PROVIDED MATERIAL:
"""
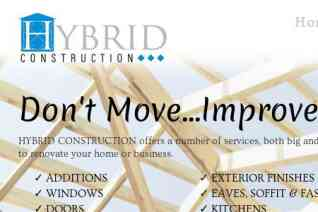 Hybrid Construction reviews and complaints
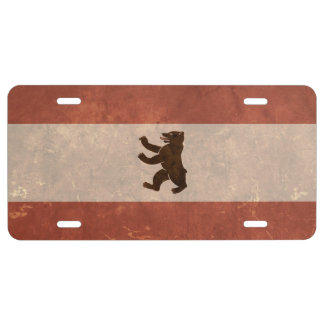 Berlin Flag Vintage Style License Plate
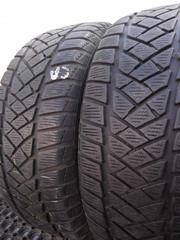 Dunlop SP winter sport M 2 205/55R 15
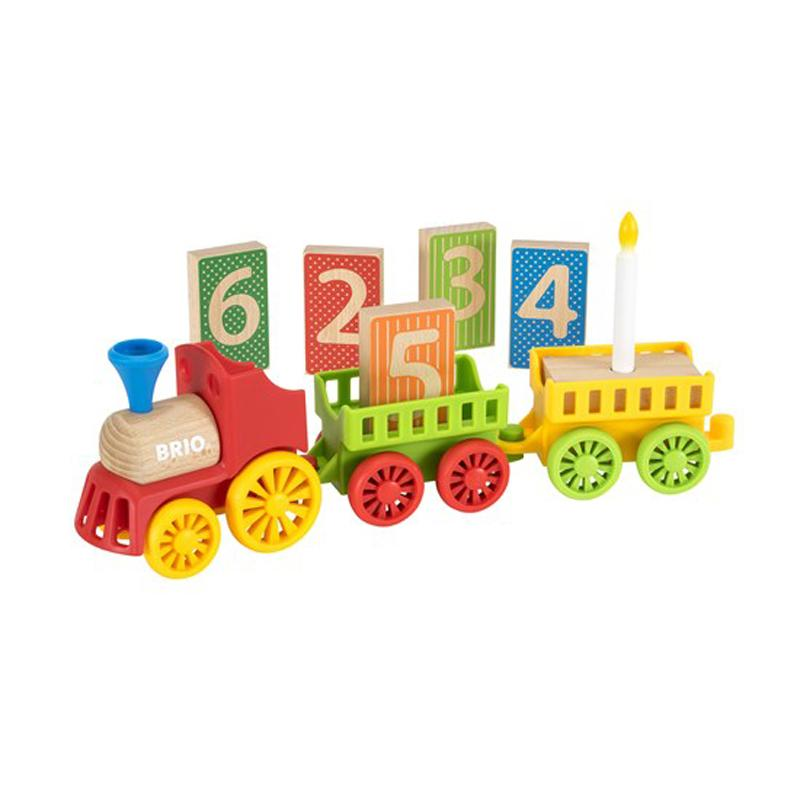 Brio Deluxe Birthday Train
"""
YOUR ASSIGNMENT: Take the lines from the one holding "Dunlop SP winter sport M 2 205/55R 15" through the final line of the listing above and copy them exactly, both ends included, with no pictures.

TASK OUTPUT:
 Dunlop SP winter sport M 2 205/55R 15
 Brio Deluxe Birthday Train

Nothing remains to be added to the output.